I’m not sure if I have something configured incorrectly or if this is normal but I have a couple backup sets set up for movies and tv shows that are 3tb and 4.5tb, respectively. I am running duplicati in a docker in unraid. I use google drive as my destination. The initial backups took a long time, as expected, but when it runs backups now they can each take up to 2 days to complete. It looks like it is scanning/hash checking every single file in the backup set even if they have not been modified… is that right? Can I have it skip over these files and only touch new ones? From what I’ve been able to research it should skip over files that it doesn’t see as modified, but it’s doing something to each one. Movie files that are around 15gb are being processed for many minutes. I’m using basically the default settings, I only adjusted the schedule and switched retention to smart backup retention. I just want to know if what I have is normal, and if it is, is there a way to speed this up?

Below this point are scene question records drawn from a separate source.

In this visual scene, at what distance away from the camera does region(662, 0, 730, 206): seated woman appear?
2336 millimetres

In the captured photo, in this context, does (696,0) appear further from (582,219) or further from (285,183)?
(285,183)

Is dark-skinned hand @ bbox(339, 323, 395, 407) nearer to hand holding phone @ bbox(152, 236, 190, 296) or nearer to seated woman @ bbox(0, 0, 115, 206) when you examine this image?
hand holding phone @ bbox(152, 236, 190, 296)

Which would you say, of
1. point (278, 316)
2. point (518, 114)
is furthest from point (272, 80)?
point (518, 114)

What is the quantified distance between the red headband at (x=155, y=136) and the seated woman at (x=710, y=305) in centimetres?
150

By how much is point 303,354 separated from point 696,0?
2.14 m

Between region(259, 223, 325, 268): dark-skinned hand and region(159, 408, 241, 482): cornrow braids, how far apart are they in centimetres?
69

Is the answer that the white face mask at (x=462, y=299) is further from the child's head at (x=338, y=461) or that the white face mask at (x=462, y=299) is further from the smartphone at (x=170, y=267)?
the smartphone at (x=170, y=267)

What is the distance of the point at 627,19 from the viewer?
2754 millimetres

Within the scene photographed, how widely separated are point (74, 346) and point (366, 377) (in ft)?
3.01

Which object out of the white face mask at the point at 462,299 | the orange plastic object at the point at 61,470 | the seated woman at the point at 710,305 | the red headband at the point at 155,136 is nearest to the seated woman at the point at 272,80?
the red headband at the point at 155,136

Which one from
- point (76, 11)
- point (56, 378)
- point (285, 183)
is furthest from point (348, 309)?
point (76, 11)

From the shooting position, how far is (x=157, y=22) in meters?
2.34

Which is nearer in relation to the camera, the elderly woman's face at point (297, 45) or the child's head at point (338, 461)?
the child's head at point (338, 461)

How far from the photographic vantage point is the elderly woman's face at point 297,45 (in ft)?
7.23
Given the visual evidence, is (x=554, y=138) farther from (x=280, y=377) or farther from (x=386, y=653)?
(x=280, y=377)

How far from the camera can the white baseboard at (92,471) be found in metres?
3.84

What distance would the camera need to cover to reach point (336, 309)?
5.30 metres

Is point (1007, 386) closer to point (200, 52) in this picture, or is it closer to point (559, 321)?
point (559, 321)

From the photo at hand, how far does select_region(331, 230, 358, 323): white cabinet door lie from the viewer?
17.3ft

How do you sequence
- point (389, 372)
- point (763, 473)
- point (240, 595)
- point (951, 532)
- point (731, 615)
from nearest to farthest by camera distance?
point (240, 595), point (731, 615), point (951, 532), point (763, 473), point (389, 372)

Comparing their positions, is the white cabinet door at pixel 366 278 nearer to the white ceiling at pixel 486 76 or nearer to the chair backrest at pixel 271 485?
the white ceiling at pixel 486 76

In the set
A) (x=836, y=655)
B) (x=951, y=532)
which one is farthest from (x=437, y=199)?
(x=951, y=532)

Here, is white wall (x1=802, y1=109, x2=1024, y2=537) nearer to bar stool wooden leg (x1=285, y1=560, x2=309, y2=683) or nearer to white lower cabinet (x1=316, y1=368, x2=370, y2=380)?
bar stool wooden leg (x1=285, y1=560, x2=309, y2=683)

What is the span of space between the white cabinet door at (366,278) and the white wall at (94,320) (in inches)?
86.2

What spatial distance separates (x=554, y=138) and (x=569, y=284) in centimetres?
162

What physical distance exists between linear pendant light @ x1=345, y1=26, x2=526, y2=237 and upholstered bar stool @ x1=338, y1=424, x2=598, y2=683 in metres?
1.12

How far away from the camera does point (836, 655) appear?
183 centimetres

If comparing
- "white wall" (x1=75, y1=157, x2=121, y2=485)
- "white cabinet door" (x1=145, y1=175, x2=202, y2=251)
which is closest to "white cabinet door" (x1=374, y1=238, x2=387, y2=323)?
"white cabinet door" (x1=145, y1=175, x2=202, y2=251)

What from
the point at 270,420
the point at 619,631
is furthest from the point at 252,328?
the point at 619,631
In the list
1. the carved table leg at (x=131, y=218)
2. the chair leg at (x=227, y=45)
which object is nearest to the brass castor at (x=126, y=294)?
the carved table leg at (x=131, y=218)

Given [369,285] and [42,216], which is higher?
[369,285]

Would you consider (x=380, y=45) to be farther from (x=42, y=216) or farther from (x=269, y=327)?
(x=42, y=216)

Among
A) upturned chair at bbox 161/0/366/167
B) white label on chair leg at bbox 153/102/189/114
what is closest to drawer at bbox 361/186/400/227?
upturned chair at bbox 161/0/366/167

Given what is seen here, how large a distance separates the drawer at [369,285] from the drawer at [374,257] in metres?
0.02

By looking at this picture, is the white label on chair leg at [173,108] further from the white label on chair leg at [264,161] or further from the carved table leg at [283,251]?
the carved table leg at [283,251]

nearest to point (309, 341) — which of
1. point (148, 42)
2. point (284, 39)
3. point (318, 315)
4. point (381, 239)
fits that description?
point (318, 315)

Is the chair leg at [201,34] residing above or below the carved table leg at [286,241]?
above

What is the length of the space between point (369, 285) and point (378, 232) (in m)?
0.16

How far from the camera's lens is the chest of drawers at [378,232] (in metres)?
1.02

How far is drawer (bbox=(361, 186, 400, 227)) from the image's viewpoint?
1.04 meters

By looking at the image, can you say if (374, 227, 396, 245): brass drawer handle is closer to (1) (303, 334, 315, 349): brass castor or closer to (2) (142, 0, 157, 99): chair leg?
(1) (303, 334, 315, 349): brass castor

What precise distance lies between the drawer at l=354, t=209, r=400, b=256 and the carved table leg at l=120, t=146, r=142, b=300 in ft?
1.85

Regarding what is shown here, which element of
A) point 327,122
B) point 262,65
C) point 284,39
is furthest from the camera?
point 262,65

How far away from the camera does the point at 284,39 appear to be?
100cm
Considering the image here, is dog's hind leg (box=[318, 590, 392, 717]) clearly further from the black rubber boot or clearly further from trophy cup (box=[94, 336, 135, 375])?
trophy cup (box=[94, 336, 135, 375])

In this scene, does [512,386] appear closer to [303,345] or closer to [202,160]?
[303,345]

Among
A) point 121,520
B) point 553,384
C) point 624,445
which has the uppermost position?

ts678 · August 9, 2019, 2:19pm

Welcome to the forum @romanodog

I think the intent is that a file gets scanned *if* it “changes”. An example of the testing process is below:

2019-06-22 11:39:53 -04 - [Verbose-Duplicati.Library.Main.Operation.Backup.FilePreFilterProcess.FileEntry-CheckFileForChanges]: Checking file for changes C:\PortableApps\Notepad++Portable\App\Notepad++\backup\webpages.txt@2019-06-19_213642, new: False, timestamp changed: True, size changed: True, metadatachanged: True, 6/22/2019 3:20:41 PM vs 6/20/2019 1:42:25 AM

Viewing the Duplicati Server Logs at Verbose level might show you findings but could be swamped with output if you have many files. Advanced options –log-file and –log-file-log-level=verbose might be better.

Viewing the log files of a backup job will show you lots of statistics such as below. Can you post some?

ModifiedFiles: 3
ExaminedFiles: 422
OpenedFiles: 3
AddedFiles: 0
SizeOfModifiedFiles: 29902239
SizeOfAddedFiles: 0
SizeOfExaminedFiles: 402112849
SizeOfOpenedFiles: 29902239

You can see in above that in this backup only a few of the files seen were seen as modified, so scanned. Maybe your results are different, but statistics are a good initial way to see what other factors to look into.